Tout le monde sait comment on fait les bébés. Mais sait-on vraiment comment tomber enceinte ? Certaines n’auront jamais à se poser la question. Aussitôt dit, aussitôt fait ! Pour ma part, il s’est passé près d’un an et demi entre l’arrêt de ma pilule et le début de ma grossesse.
Cette attente m’a paru interminable et n’a pas toujours été facile à vivre. Naturellement, au début on se dit qu’on a le temps et qu’il ne faut pas se stresser… Et puis, au bout de quelques mois de déception, on commence à s’interroger. C’est là que j’ai commencé à me renseigner sur la bonne «  recette ». Je me suis alors rendue compte à quel point, en réalité, je connaissais mal mon corps et son fonctionnement. Cycle, endomètre, glaire cervicale, hormones, période de fertilité… Pffff que de termes barbares et parfois inconnus… En fait, je me suis aperçue que je ne savais pas vraiment comment tomber enceinte. Et vu que cela ne venait pas tout seul, je voulais donner un petit coup de pouce à la nature ! Or, si je connaissais mal mon corps, mon homme le connaissait encore moins bien. Dans la mesure où un homme peut procréer 365 jours de l’année (voire plusieurs fois par jour pour les plus vigoureux d’entre eux), il leur est parfois difficile de comprendre que pour les femmes, il n’y a que quelques jours dans le mois propices à la fécondation. En moyenne, un couple âgé de 25 ans a environ 25% de chances par cycle de concevoir un enfant. Pour un couple de 35 ans, les statistiques tombent à 20%. Je revois encore la tête de mon mari lorsque le médecin nous a annoncé ces statistiques et sa question pleine d’innocence à la sortie du rendez-vous : « Mais alors à quel âge on avait toutes nos chances ? »
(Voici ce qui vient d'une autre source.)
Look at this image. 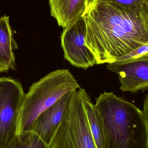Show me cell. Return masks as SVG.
Returning a JSON list of instances; mask_svg holds the SVG:
<instances>
[{
	"label": "cell",
	"instance_id": "4",
	"mask_svg": "<svg viewBox=\"0 0 148 148\" xmlns=\"http://www.w3.org/2000/svg\"><path fill=\"white\" fill-rule=\"evenodd\" d=\"M87 93L81 88L74 92L67 114L50 144V148H97L84 104Z\"/></svg>",
	"mask_w": 148,
	"mask_h": 148
},
{
	"label": "cell",
	"instance_id": "16",
	"mask_svg": "<svg viewBox=\"0 0 148 148\" xmlns=\"http://www.w3.org/2000/svg\"><path fill=\"white\" fill-rule=\"evenodd\" d=\"M146 1H147V2L148 3V0H146Z\"/></svg>",
	"mask_w": 148,
	"mask_h": 148
},
{
	"label": "cell",
	"instance_id": "15",
	"mask_svg": "<svg viewBox=\"0 0 148 148\" xmlns=\"http://www.w3.org/2000/svg\"><path fill=\"white\" fill-rule=\"evenodd\" d=\"M143 112L144 114L146 122L148 126V94L144 100V103H143Z\"/></svg>",
	"mask_w": 148,
	"mask_h": 148
},
{
	"label": "cell",
	"instance_id": "6",
	"mask_svg": "<svg viewBox=\"0 0 148 148\" xmlns=\"http://www.w3.org/2000/svg\"><path fill=\"white\" fill-rule=\"evenodd\" d=\"M86 23L82 16L65 28L61 36L64 57L72 66L86 69L97 65L86 45Z\"/></svg>",
	"mask_w": 148,
	"mask_h": 148
},
{
	"label": "cell",
	"instance_id": "8",
	"mask_svg": "<svg viewBox=\"0 0 148 148\" xmlns=\"http://www.w3.org/2000/svg\"><path fill=\"white\" fill-rule=\"evenodd\" d=\"M108 69L119 76L121 89L136 93L148 88V57L124 62L108 64Z\"/></svg>",
	"mask_w": 148,
	"mask_h": 148
},
{
	"label": "cell",
	"instance_id": "13",
	"mask_svg": "<svg viewBox=\"0 0 148 148\" xmlns=\"http://www.w3.org/2000/svg\"><path fill=\"white\" fill-rule=\"evenodd\" d=\"M148 57V43H147L136 49L127 54L118 58L114 62H127Z\"/></svg>",
	"mask_w": 148,
	"mask_h": 148
},
{
	"label": "cell",
	"instance_id": "7",
	"mask_svg": "<svg viewBox=\"0 0 148 148\" xmlns=\"http://www.w3.org/2000/svg\"><path fill=\"white\" fill-rule=\"evenodd\" d=\"M75 91H70L42 113L34 122L31 131L50 146L65 119Z\"/></svg>",
	"mask_w": 148,
	"mask_h": 148
},
{
	"label": "cell",
	"instance_id": "12",
	"mask_svg": "<svg viewBox=\"0 0 148 148\" xmlns=\"http://www.w3.org/2000/svg\"><path fill=\"white\" fill-rule=\"evenodd\" d=\"M5 148H50L32 131L16 134Z\"/></svg>",
	"mask_w": 148,
	"mask_h": 148
},
{
	"label": "cell",
	"instance_id": "1",
	"mask_svg": "<svg viewBox=\"0 0 148 148\" xmlns=\"http://www.w3.org/2000/svg\"><path fill=\"white\" fill-rule=\"evenodd\" d=\"M86 45L97 65L113 63L148 43V3L85 0Z\"/></svg>",
	"mask_w": 148,
	"mask_h": 148
},
{
	"label": "cell",
	"instance_id": "3",
	"mask_svg": "<svg viewBox=\"0 0 148 148\" xmlns=\"http://www.w3.org/2000/svg\"><path fill=\"white\" fill-rule=\"evenodd\" d=\"M80 87L69 69L50 72L34 83L25 94L19 115L16 134L31 131L36 119L70 91Z\"/></svg>",
	"mask_w": 148,
	"mask_h": 148
},
{
	"label": "cell",
	"instance_id": "5",
	"mask_svg": "<svg viewBox=\"0 0 148 148\" xmlns=\"http://www.w3.org/2000/svg\"><path fill=\"white\" fill-rule=\"evenodd\" d=\"M25 95L18 80L0 77V148H5L16 135Z\"/></svg>",
	"mask_w": 148,
	"mask_h": 148
},
{
	"label": "cell",
	"instance_id": "9",
	"mask_svg": "<svg viewBox=\"0 0 148 148\" xmlns=\"http://www.w3.org/2000/svg\"><path fill=\"white\" fill-rule=\"evenodd\" d=\"M50 14L63 28L82 16L85 0H48Z\"/></svg>",
	"mask_w": 148,
	"mask_h": 148
},
{
	"label": "cell",
	"instance_id": "10",
	"mask_svg": "<svg viewBox=\"0 0 148 148\" xmlns=\"http://www.w3.org/2000/svg\"><path fill=\"white\" fill-rule=\"evenodd\" d=\"M17 45L13 38L9 16L0 17V73L14 69L15 60L14 51Z\"/></svg>",
	"mask_w": 148,
	"mask_h": 148
},
{
	"label": "cell",
	"instance_id": "11",
	"mask_svg": "<svg viewBox=\"0 0 148 148\" xmlns=\"http://www.w3.org/2000/svg\"><path fill=\"white\" fill-rule=\"evenodd\" d=\"M84 104L90 129L97 147V148H103L102 123L95 104L91 102L90 97L87 93L84 97Z\"/></svg>",
	"mask_w": 148,
	"mask_h": 148
},
{
	"label": "cell",
	"instance_id": "2",
	"mask_svg": "<svg viewBox=\"0 0 148 148\" xmlns=\"http://www.w3.org/2000/svg\"><path fill=\"white\" fill-rule=\"evenodd\" d=\"M103 128V148H148V126L136 106L104 92L96 98Z\"/></svg>",
	"mask_w": 148,
	"mask_h": 148
},
{
	"label": "cell",
	"instance_id": "14",
	"mask_svg": "<svg viewBox=\"0 0 148 148\" xmlns=\"http://www.w3.org/2000/svg\"><path fill=\"white\" fill-rule=\"evenodd\" d=\"M121 4L126 5H133L147 1L146 0H111Z\"/></svg>",
	"mask_w": 148,
	"mask_h": 148
}]
</instances>
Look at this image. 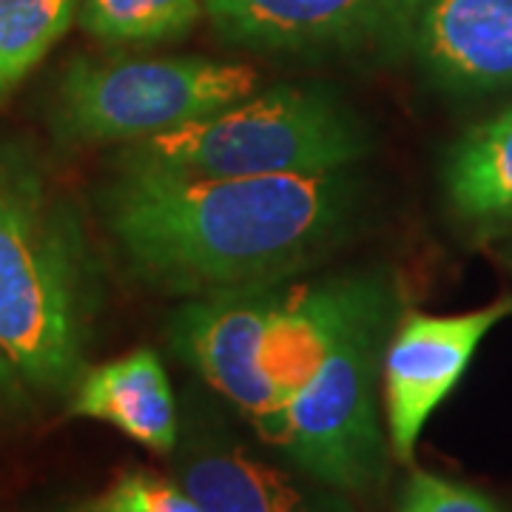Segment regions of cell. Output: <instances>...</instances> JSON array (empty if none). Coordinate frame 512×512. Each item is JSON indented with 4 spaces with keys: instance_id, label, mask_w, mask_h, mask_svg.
I'll use <instances>...</instances> for the list:
<instances>
[{
    "instance_id": "6da1fadb",
    "label": "cell",
    "mask_w": 512,
    "mask_h": 512,
    "mask_svg": "<svg viewBox=\"0 0 512 512\" xmlns=\"http://www.w3.org/2000/svg\"><path fill=\"white\" fill-rule=\"evenodd\" d=\"M100 220L146 285L174 296L291 282L362 222L348 171L293 177H168L111 168Z\"/></svg>"
},
{
    "instance_id": "7a4b0ae2",
    "label": "cell",
    "mask_w": 512,
    "mask_h": 512,
    "mask_svg": "<svg viewBox=\"0 0 512 512\" xmlns=\"http://www.w3.org/2000/svg\"><path fill=\"white\" fill-rule=\"evenodd\" d=\"M72 200L35 148L0 137V348L35 393H72L103 302Z\"/></svg>"
},
{
    "instance_id": "3957f363",
    "label": "cell",
    "mask_w": 512,
    "mask_h": 512,
    "mask_svg": "<svg viewBox=\"0 0 512 512\" xmlns=\"http://www.w3.org/2000/svg\"><path fill=\"white\" fill-rule=\"evenodd\" d=\"M373 131L328 86H274L183 128L120 148L111 168L168 177H293L356 168Z\"/></svg>"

Et oui, car tomber enceinte, c’est aussi une question de chance… Et face à la chance, nous ne sommes pas toutes égales. Cette inégalité a été très dure à vivre. Je voyais tellement de femmes enceintes ou avec de très jeunes bébés autour de moi. Je les enviais tellement d’être enceintes, d’avoir ce petit bébé si beau. J’en étais devenue assez aigrie et parfois même, je les détestais ces femmes qui avaient ce que je n’avais pas. Le pire était sans doute d’entendre : «  Oh là là là ! C’est fou, j’ai à peine arrêté la pilule et hop, je suis tombée enceinte ! » Ça me faisait l’effet d’un poignard en plein coeur. Et la fameuse phrase : «  Non mais ne t’inquiète pas, c’est quand on y pense plus que ça arrive. » Bien sûr, parce que si tu veux gagner au loto, c’est en y pensant pas que tu vas gagner. Toutes ces phrases bateaux qu’on a pu me dire m’ont tellement agacée. Ces mois d’attente ont été un long chemin à parcourir et, en dépit du soutien de mon homme, je me suis souvent sentie bien seule et mon comportement vis-à-vis des autres femmes avait changé. Je me renfermais un peu sur moi-même.
J’ai donc décidé au bout d’un an d’aller voir un spécialiste pour avoir son avis. Quel soulagement lorsqu’il m’a dit : «  Un an sans tomber enceinte, ce n’est pas normal. Donc il y a un problème. Il est soit d’ordre psychologique, soit d’ordre médical. On va donc vérifier le côté médical puis nous verrons.»  Alléluia ! Enfin quelqu’un qui entendait mon cri de désespoir et qui considérait ma douleur dans cette attente. J’ai donc commencé une batterie de tests, dont certains étaient assez douloureux… Finalement, après quelques tests et la prise d’un médicament pour aider ma sécrétion de glaire cervicale (très sexy tout ça !), je suis enfin tombée enceinte. Cette expérience m’a appris que lorsqu’un chemin à parcourir est difficile et nous éprouve, il ne faut surtout pas hésiter à se faire accompagner afin de ne pas se perdre en route.